- THE PROBLEM: This task calls for copying every line in the data below that contains the word "frames".

- RECORDS FOR THIS EXERCISE:
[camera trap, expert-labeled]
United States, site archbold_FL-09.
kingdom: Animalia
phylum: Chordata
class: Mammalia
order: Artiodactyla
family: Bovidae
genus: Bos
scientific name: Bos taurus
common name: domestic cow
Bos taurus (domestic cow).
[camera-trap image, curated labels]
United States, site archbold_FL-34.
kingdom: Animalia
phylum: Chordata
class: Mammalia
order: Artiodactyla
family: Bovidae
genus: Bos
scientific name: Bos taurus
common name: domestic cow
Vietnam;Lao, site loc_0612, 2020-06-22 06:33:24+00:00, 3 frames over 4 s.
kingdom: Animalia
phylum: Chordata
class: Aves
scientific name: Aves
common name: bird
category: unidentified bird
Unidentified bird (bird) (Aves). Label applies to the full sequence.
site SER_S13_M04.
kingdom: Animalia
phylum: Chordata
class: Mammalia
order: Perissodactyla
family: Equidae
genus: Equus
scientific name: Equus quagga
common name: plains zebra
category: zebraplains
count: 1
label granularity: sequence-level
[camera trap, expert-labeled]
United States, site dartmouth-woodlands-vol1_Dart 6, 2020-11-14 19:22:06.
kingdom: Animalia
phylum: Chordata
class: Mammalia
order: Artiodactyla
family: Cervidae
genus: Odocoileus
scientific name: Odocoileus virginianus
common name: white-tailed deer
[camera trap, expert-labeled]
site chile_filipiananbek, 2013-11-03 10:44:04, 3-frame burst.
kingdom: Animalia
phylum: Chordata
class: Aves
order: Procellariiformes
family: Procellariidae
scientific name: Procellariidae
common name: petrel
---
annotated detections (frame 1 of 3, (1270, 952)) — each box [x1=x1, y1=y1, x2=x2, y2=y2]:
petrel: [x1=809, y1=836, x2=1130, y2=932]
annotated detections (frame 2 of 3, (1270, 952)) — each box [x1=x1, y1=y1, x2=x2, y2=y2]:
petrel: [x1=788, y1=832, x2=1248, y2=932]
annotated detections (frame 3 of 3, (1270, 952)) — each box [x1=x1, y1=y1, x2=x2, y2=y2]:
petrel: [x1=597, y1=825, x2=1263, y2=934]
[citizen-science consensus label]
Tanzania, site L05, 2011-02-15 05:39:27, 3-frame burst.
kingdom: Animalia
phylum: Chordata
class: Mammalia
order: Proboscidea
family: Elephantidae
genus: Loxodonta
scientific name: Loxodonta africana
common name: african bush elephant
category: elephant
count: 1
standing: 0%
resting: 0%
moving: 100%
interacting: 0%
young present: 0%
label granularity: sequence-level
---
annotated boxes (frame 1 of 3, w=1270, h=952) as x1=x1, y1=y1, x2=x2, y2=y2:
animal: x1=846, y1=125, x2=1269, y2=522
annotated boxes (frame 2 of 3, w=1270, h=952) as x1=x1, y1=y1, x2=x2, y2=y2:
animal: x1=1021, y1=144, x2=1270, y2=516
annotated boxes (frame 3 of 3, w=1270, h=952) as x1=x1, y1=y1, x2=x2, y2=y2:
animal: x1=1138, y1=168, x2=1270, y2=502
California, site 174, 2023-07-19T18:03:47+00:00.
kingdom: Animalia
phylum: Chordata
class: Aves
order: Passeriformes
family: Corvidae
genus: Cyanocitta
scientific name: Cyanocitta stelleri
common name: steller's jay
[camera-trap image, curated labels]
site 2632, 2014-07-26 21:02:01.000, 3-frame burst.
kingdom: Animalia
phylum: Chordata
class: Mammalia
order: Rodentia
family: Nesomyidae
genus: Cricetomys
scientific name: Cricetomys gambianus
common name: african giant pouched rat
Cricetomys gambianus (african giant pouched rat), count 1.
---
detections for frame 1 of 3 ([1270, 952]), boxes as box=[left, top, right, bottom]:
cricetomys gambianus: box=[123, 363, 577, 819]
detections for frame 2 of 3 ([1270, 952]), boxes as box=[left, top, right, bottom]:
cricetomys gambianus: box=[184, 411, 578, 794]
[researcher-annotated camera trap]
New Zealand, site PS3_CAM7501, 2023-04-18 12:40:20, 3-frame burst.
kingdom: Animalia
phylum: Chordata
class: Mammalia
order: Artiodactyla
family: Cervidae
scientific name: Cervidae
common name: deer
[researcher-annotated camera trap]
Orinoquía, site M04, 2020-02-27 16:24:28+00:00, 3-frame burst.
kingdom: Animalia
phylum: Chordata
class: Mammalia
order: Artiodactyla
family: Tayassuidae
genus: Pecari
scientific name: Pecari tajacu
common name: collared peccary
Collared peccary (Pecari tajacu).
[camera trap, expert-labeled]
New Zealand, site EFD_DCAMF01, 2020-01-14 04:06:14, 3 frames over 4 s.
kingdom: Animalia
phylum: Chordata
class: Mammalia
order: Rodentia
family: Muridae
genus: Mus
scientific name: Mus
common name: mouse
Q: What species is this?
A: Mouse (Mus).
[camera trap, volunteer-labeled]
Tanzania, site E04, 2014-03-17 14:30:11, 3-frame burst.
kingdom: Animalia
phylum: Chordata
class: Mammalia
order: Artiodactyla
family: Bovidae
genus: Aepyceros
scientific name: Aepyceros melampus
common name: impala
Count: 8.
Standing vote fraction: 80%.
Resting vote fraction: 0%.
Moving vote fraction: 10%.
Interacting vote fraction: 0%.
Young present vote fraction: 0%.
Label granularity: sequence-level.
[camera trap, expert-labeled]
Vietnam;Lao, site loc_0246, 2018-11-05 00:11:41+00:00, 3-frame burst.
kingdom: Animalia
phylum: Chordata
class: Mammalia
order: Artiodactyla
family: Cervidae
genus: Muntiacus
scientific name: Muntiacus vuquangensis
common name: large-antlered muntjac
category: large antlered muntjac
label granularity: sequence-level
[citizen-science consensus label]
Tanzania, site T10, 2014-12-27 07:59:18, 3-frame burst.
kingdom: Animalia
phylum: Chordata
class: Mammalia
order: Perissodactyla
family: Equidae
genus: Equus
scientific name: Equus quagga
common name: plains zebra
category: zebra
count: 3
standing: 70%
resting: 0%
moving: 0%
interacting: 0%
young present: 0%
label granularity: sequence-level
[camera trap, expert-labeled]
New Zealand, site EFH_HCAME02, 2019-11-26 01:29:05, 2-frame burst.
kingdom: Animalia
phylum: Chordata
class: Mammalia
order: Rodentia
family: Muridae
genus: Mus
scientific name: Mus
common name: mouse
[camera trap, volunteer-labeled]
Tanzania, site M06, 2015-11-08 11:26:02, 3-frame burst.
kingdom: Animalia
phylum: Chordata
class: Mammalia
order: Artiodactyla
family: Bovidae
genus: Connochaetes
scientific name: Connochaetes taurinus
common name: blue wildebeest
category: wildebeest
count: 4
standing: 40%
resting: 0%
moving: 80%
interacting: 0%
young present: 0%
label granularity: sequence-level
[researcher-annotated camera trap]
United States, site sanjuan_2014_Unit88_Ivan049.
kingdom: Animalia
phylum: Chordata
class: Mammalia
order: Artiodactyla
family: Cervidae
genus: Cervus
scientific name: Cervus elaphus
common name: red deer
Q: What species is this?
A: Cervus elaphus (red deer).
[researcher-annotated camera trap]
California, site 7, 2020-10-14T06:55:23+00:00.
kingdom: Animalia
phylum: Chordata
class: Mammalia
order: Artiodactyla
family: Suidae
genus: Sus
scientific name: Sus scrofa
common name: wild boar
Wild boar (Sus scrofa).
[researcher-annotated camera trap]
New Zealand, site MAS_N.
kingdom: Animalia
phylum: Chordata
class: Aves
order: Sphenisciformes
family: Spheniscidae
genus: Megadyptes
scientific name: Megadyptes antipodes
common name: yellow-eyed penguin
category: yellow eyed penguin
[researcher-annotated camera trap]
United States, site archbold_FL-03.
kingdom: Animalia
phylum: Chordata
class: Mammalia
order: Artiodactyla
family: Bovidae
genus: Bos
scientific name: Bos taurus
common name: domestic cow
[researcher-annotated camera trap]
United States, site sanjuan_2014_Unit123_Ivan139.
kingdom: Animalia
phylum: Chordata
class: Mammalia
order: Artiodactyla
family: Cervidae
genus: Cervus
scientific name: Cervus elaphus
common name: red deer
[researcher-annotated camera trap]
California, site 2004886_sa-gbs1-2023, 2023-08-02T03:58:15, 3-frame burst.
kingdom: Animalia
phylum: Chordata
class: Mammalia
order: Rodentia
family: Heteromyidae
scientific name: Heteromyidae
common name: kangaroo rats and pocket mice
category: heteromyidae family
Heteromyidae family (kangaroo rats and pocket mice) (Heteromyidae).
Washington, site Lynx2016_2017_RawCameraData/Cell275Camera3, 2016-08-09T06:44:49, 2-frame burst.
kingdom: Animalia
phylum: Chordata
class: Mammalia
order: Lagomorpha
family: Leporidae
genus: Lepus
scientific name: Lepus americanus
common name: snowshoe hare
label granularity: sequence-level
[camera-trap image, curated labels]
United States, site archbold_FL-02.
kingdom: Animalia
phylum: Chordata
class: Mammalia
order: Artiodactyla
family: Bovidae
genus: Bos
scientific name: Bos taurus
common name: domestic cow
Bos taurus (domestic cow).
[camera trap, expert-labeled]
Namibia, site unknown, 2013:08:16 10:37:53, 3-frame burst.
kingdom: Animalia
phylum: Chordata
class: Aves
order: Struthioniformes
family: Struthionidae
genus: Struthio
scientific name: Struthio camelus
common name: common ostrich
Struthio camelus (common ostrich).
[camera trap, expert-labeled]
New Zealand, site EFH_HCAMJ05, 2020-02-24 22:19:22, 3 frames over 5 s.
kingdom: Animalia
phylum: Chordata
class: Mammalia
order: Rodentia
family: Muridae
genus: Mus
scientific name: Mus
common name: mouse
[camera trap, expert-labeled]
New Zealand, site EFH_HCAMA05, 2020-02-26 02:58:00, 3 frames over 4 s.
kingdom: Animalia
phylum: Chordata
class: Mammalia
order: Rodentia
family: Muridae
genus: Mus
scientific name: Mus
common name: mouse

- ANSWER TO THIS PROBLEM:
Vietnam;Lao, site loc_0612, 2020-06-22 06:33:24+00:00, 3 frames over 4 s.
New Zealand, site EFD_DCAMF01, 2020-01-14 04:06:14, 3 frames over 4 s.
New Zealand, site EFH_HCAMJ05, 2020-02-24 22:19:22, 3 frames over 5 s.
New Zealand, site EFH_HCAMA05, 2020-02-26 02:58:00, 3 frames over 4 s.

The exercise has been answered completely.